**Your task:** Copy out exactly each line from the line with "Which item from" through the last line of the material below.
** START Information given **
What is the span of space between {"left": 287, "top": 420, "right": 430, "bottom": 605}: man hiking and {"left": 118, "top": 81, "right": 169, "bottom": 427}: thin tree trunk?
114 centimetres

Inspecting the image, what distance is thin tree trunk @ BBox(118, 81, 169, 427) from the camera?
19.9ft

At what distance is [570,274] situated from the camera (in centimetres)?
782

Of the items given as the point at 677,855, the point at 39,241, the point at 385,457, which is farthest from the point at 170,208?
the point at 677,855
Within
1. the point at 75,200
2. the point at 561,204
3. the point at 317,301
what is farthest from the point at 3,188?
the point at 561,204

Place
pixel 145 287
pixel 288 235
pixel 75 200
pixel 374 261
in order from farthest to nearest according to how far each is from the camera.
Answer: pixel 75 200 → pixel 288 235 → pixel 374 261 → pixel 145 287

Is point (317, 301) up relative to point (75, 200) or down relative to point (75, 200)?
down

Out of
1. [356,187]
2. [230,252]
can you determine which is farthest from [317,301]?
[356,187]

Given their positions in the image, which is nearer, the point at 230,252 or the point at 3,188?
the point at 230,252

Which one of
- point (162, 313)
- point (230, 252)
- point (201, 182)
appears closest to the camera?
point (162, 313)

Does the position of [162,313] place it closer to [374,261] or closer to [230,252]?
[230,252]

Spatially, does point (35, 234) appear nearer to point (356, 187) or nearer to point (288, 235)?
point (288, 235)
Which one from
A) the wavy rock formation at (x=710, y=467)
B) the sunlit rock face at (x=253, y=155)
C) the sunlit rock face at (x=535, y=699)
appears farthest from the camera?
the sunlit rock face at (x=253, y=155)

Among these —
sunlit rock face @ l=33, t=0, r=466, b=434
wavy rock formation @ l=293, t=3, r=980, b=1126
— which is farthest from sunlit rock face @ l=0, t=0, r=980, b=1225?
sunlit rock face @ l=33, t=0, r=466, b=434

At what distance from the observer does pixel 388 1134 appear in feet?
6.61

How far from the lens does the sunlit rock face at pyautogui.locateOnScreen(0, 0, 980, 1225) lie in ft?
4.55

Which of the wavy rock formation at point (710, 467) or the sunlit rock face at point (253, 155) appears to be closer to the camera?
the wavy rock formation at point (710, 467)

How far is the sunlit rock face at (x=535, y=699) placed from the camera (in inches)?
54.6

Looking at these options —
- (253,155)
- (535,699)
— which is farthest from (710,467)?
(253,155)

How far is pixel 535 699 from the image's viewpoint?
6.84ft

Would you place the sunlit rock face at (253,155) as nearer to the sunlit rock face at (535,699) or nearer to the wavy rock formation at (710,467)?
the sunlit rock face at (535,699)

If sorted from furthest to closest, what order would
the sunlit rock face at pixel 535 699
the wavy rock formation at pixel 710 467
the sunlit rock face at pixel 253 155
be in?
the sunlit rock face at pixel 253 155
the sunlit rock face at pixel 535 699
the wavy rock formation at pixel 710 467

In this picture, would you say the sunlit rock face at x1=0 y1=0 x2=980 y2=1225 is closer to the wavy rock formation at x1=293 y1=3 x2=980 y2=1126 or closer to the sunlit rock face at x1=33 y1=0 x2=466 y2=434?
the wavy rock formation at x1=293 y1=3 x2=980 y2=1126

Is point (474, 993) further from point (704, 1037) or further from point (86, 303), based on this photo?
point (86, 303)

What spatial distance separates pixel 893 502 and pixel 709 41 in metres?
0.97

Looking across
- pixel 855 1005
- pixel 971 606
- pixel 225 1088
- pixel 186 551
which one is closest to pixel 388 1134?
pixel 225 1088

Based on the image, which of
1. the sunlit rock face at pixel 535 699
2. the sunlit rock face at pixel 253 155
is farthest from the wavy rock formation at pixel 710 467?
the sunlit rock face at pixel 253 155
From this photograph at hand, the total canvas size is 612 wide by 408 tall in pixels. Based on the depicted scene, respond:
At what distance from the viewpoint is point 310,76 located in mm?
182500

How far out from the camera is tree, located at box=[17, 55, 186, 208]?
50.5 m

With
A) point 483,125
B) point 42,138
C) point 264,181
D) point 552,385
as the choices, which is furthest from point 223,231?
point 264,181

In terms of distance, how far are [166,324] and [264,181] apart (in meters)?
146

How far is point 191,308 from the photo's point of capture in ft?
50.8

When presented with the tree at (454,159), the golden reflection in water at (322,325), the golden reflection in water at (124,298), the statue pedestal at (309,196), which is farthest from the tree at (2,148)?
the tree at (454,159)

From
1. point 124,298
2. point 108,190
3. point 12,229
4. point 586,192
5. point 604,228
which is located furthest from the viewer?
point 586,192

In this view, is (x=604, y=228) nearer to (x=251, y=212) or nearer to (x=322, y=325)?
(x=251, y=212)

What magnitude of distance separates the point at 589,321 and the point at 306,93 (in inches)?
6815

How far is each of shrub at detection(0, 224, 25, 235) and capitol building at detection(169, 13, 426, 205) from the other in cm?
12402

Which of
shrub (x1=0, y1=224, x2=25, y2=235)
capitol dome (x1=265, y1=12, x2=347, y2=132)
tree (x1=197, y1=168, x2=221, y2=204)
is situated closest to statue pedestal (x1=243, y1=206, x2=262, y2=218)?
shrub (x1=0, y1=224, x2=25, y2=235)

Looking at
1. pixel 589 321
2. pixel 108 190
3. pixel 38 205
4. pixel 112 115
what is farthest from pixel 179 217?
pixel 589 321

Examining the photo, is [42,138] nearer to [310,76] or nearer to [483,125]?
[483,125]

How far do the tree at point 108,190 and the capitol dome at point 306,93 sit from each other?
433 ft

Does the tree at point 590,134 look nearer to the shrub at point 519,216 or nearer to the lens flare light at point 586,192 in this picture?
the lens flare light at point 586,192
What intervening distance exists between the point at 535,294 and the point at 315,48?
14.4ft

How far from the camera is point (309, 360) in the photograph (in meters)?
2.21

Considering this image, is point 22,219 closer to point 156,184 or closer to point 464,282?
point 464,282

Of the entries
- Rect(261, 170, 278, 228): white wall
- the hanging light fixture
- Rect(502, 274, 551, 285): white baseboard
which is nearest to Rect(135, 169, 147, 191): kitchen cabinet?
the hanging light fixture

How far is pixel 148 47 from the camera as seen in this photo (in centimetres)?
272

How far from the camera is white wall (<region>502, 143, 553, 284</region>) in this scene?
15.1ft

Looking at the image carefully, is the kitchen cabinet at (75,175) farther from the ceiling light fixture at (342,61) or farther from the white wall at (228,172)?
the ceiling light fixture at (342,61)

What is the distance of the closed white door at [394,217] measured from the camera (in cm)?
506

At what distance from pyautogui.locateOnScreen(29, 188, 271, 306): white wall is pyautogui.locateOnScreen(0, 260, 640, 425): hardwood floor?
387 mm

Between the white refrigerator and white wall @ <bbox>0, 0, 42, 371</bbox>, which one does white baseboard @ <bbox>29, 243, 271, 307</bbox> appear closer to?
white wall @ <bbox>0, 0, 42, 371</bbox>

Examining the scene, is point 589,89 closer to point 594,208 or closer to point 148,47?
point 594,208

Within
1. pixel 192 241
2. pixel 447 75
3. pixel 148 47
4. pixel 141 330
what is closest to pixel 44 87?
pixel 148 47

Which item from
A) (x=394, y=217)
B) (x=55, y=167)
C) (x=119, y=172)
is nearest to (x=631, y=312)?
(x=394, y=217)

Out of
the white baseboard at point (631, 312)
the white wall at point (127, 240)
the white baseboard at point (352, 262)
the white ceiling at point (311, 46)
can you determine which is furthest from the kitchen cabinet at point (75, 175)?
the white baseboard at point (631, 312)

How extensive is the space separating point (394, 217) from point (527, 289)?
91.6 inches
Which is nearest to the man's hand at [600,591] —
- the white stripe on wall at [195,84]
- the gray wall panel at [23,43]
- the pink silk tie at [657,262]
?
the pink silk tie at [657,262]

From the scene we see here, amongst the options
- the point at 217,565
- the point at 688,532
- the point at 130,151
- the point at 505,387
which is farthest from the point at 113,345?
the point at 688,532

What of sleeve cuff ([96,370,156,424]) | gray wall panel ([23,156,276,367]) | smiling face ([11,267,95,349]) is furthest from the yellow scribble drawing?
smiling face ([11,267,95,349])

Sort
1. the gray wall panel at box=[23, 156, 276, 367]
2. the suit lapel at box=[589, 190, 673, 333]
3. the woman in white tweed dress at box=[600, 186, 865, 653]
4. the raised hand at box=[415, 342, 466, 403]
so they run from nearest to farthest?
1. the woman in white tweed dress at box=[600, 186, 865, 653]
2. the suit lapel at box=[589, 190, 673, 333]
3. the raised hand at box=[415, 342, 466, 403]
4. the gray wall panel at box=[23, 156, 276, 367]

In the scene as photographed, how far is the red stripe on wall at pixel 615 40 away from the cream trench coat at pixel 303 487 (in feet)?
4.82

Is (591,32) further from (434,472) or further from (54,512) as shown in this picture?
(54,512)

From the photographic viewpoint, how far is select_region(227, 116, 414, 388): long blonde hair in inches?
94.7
** END Information given **
**Task result:**
Which item from
A) (x=394, y=217)
B) (x=55, y=167)
C) (x=119, y=172)
is nearest to (x=631, y=312)?
(x=394, y=217)

Out of
the white baseboard at point (631, 312)
the white wall at point (127, 240)
the white baseboard at point (352, 262)
the white ceiling at point (311, 46)
can you determine which is furthest from the kitchen cabinet at point (75, 175)?
the white baseboard at point (631, 312)

How extensive is the space separating point (394, 217) from point (527, 289)?
91.6 inches
Which is nearest to the man's hand at [600,591] —
- the white stripe on wall at [195,84]
- the gray wall panel at [23,43]
- the pink silk tie at [657,262]
?
the pink silk tie at [657,262]

From the scene we see here, amongst the options
- the point at 217,565
- the point at 688,532
- the point at 130,151
- the point at 505,387
which is farthest from the point at 113,345?
the point at 688,532

What of sleeve cuff ([96,370,156,424]) | gray wall panel ([23,156,276,367]) | smiling face ([11,267,95,349]) is furthest from the yellow scribble drawing?
smiling face ([11,267,95,349])

Sort
1. the gray wall panel at box=[23, 156, 276, 367]
2. the suit lapel at box=[589, 190, 673, 333]
3. the woman in white tweed dress at box=[600, 186, 865, 653]
4. the raised hand at box=[415, 342, 466, 403]
so they run from nearest to farthest?
1. the woman in white tweed dress at box=[600, 186, 865, 653]
2. the suit lapel at box=[589, 190, 673, 333]
3. the raised hand at box=[415, 342, 466, 403]
4. the gray wall panel at box=[23, 156, 276, 367]

In the scene as photographed, how far is the red stripe on wall at pixel 615 40 away from the cream trench coat at pixel 303 487 (in feet)?
4.82

Is (591,32) further from (434,472) or further from (54,512) as shown in this picture?
(54,512)

From the photographic viewpoint, how far is select_region(227, 116, 414, 388): long blonde hair in inches?
94.7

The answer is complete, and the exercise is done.